Sorry, Boys. The First Profitable Micromobility Company Was Veo, Not Lime
By Candice Xie, Co-Founder and CEO, Veo
A few weeks ago, the mobility world was buzzing about the big announcement by Lime CEO Wayne Ting that the company had reached some sort of profitability in the third quarter. Clearly, this announcement assumed that no other micromobility companies had already reached actual profitability because there hadn’t been a TED Talk about it.
But Veo was the first truly profitable micromobility company — and we have been since May.
As the CEO and co-founder of Veo, and as the only woman running a major micromobility company with experience operating in over 40 markets, I was solely focused on building a solid, sustainable business. I must have forgotten to take a global victory lap for achieving the most basic fundamental of business: bringing in more money than we spend.
We take in more money than we spend, and we don’t exclude any compensation expenses or depreciation or game the timing of scooter purchases to make Free Cash Flow suddenly positive, like some of our competitors.
This is important, because the only way micromobility will be a sustainable service is if the companies themselves are financially sustainable and not reliant on repeated VC fundraises. It is also important for earning trust with our city partners, who have become accustomed to dockless scooter companies promising them the moon only to see broken promises and rapid staff turnover caused by the boom and bust business mentalities of our competitors.
Who Are We?
I’m sure many of you reading this may be asking, “Who the heck is Veo?” That’s understandable because we have been much less prominent in the press than others in this industry. The reason you may not have heard of us is that we never did many of the things that have turned scooter companies into clickbait factories:
- We never dropped off hundreds of scooters on city streets without permission or in flagrant violation of the law;
- We never received a cease-and-desist order from a city;
- We never sued the cities in which we operated;
- We never raised huge rounds from VCs by promising hockey stick growth and massive TAMs, reaching valuations that could only be justified by scooters on every corner in every city in the world regardless of unit economics;
- We never hired thousands of staff only to fire many of them via Zoom; and
- We never claimed unicorn status and then were sold for parts in the same year.
I guess you can say, we are the anti-Tech bro company in the Tech Broiest of industries. And that was always intentional because our roots are in the Midwest, not Silicon Valley. I co-founded Veo because I truly believe shared micromobility can provide a vital sustainable transportation service to communities.
I’m a woman and an immigrant, and my co-founder is a bike engineer. We weren’t exactly the type of Founders that VCs tend to throw money at. Not being inside that club forced us to approach this industry differently than our competitors, and quite frankly the way I think businesses should approach problems. It meant mastering the business model and then growing. We have never been motivated by potential “unicorn status” or pretended to be a pure Internet company. We see it as a challenge and a privilege to solve some of the most important and complicated problems in the 21st century — achieving sustainable lifestyles, reducing air pollution, and managing urban congestion.
How Did We Do It?
If you’re looking for me to unveil a magical, tech-savvy silver bullet to profitability, you can stop reading now. The answer is that we ran this as an actual business from day one, not a vaporware vision on a pitch deck. We have raised only as much money as we needed to fund vertical integration of vehicle design and manufacturing for our own strong technical products. We have grown through focused, responsible, profitable operations, and not splashy launches in every city we could think of or disregard for regulatory frameworks.
We built and perfected strong, purpose-built vehicles and developed operational models that have enabled us to be profitable. It’s a virtuous cycle — we are profitable because we offer a sustainable service in responsibly selected markets, and we are able to be a long-term part of the community because we are financially sustainable.
What’s Next for Veo?
Going forward, we’re going to continue expanding in the same way we always have — by putting the customer and community at the center, by continuously improving our products and operations, and by focusing on sustainability strategies in every market.

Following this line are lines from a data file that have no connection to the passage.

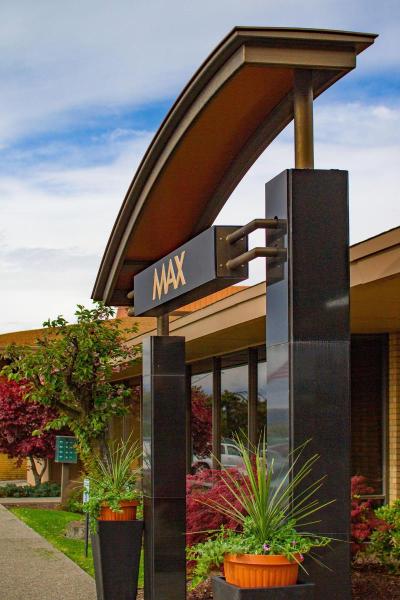 Mirabeau Park Hotel & Convention Center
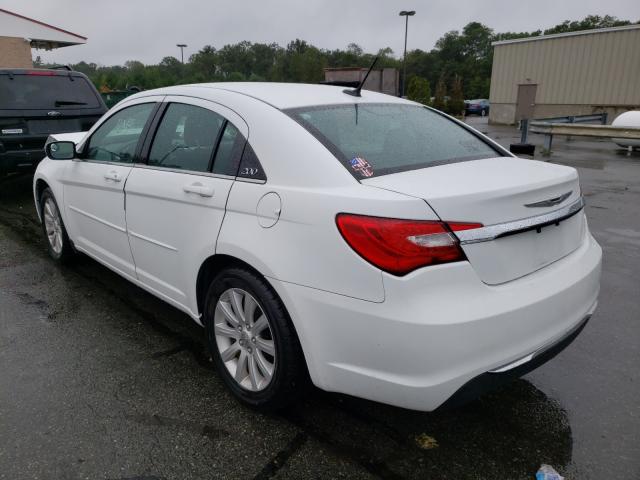 Photo 2 VIN: 1C3CCBBBXDN588677 - CHRYSLER 200 TOURIN 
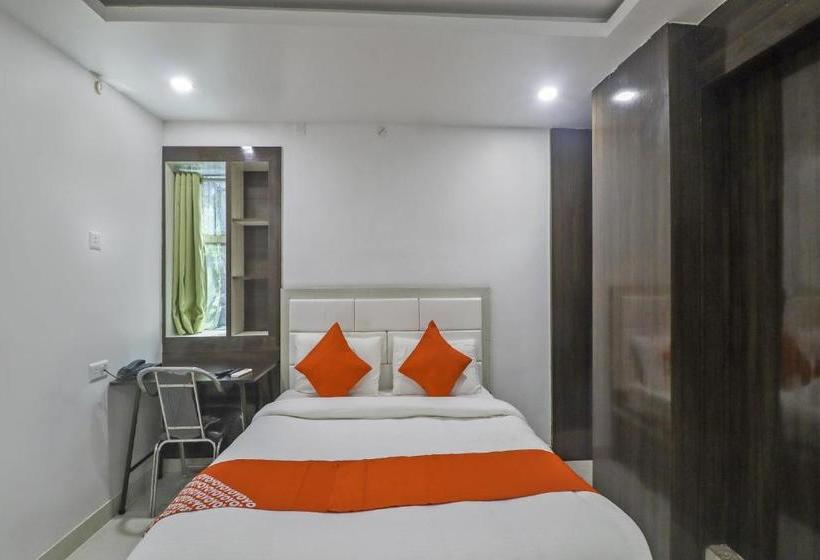 فندق Oyo 75905 Stay Villa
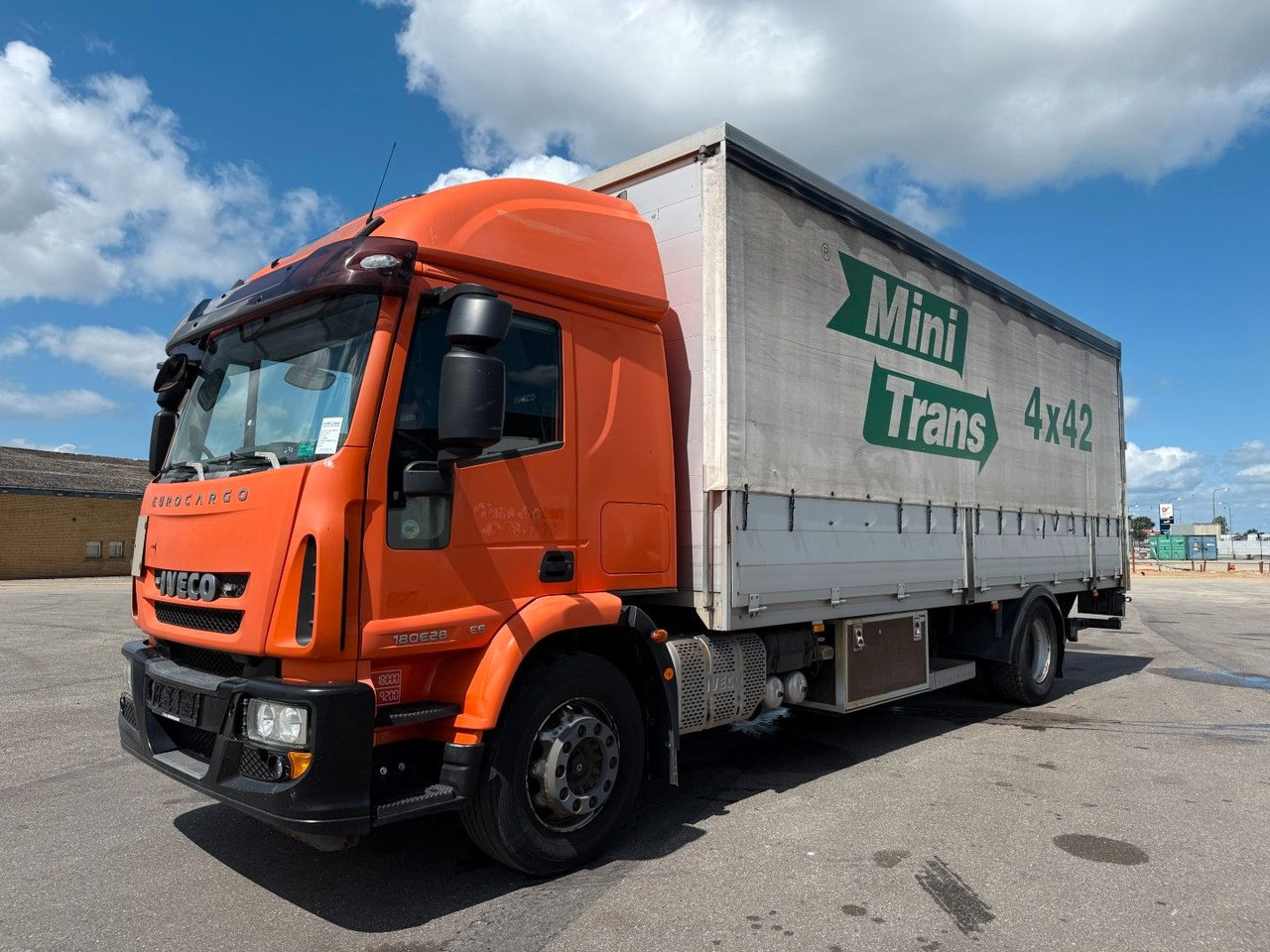 Iveco EuroCargo 180 E28 Euro 6 Freight Iveco EuroCargo 180 E28 Euro 6 Freight / Pritsche - Curtain side truck: picture 1 Iveco EuroCargo 180 E28 Euro 6 Freight Iveco EuroCargo 180 E28 Euro 6 Freight / Pritsche - Curtain side truck: picture 1
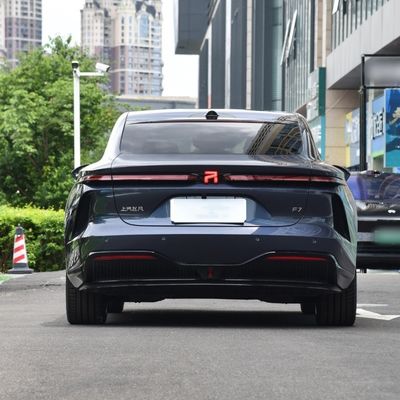 Rising Auto F7 2023 versión PRO de larga duración Coche con tipo de carrocería cerrada y enfriamiento líquido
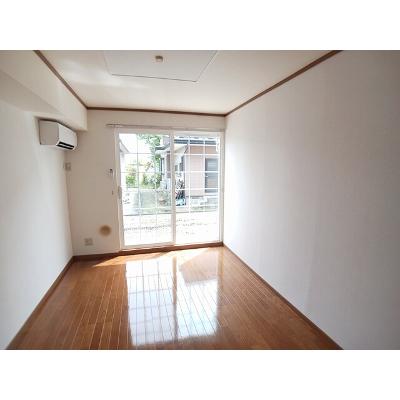 リファインド 102【管理NO：1-010542801-01020】 ★家具家電は申し込み後に搬入します★の物件写真2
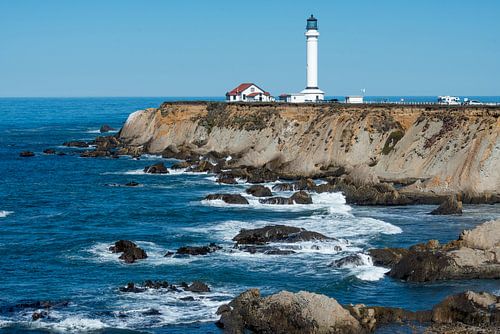 Lighthouse on the Californian coast to the Pacific Ocean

Last week, Veo applied for the honor of serving New York City with multiple shared micromobility vehicle models, and we look forward to working closely with the New York City Department of Transportation and the many diverse and vibrant communities throughout the potential service areas of the City.

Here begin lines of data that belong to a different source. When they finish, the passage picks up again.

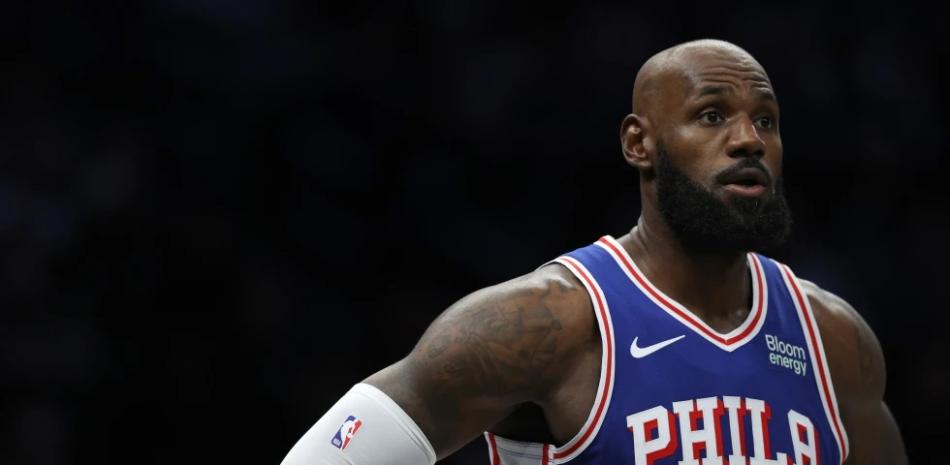 LeBron y los grandes nombres que cambiaron de equipo en la NBA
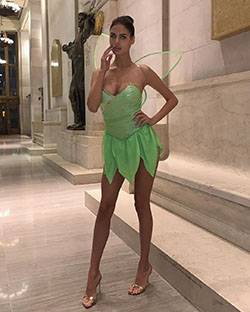 green colour combination with cocktail dress, sexy legs: Cocktail Dresses,  Fashion photography,  Green Dress,  Instagram girls  
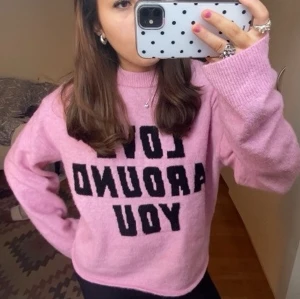 Stickad tröja från H&M - Med texten: Love around you💓Hör av dig för fler bilder/frågor!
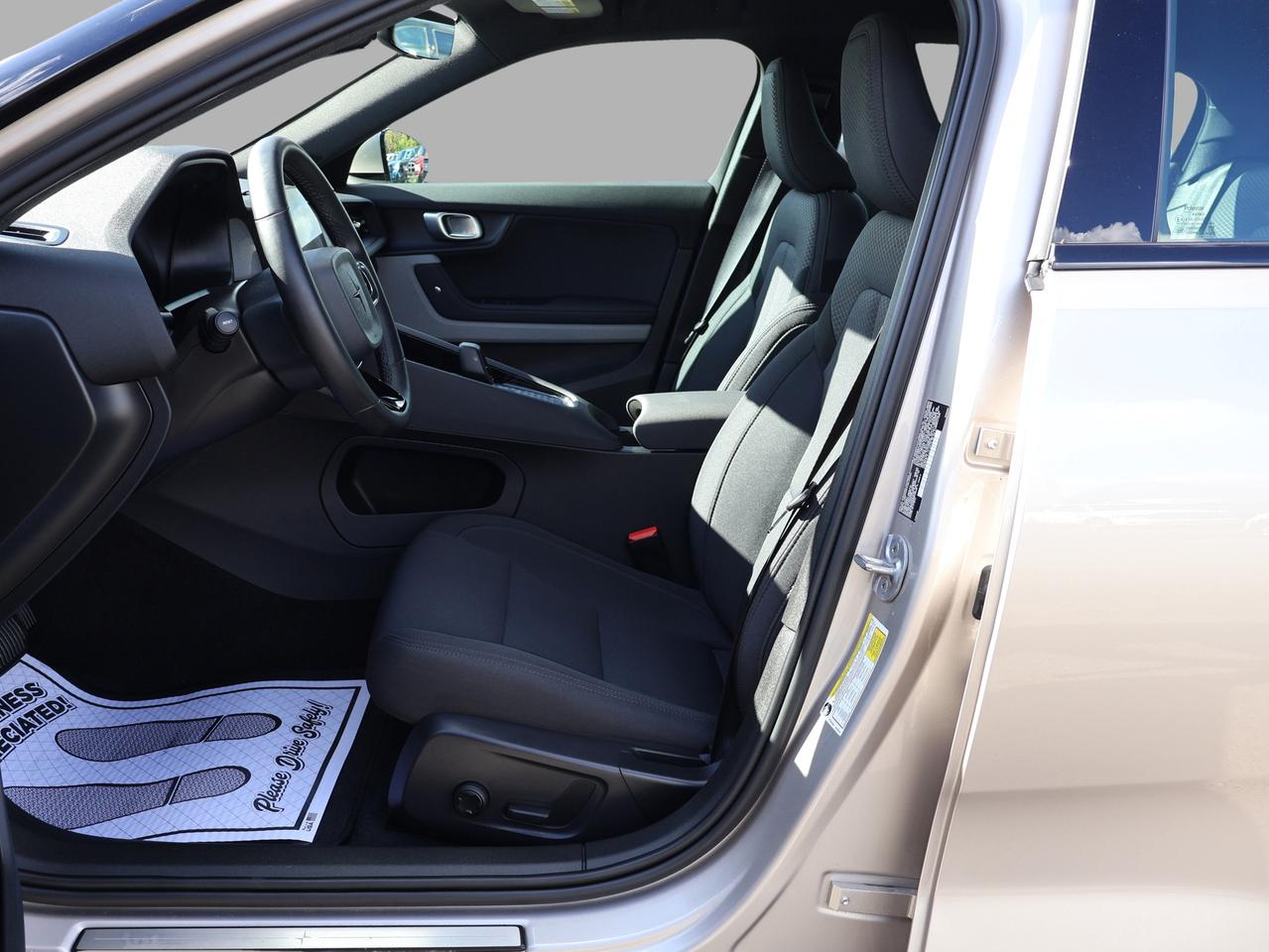 2025 Polestar 2 LONG RANGE DUAL MOTOR AWD *ACCIDENT FREE* CAMERA NAV BLUETOOTH HEATED SEATS CRUISE ALLOYS Photo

In the coming months, we plan to add Oakland, New York City, San Diego, and more to the Veo family. We are now more excited than ever about the role our sustainable business model, responsible approach, and purpose-built mobility vehicles have to play in shaping the future of micromobility and urban transportation.
Hopefully, we have your attention now that we’ve cleared up the misunderstanding about industry milestones for profitability. But that is just the beginning of what is in store for Veo and for sustainable mobility options in our cities in 2021 and beyond.
Keep up with us if you can, gentlemen.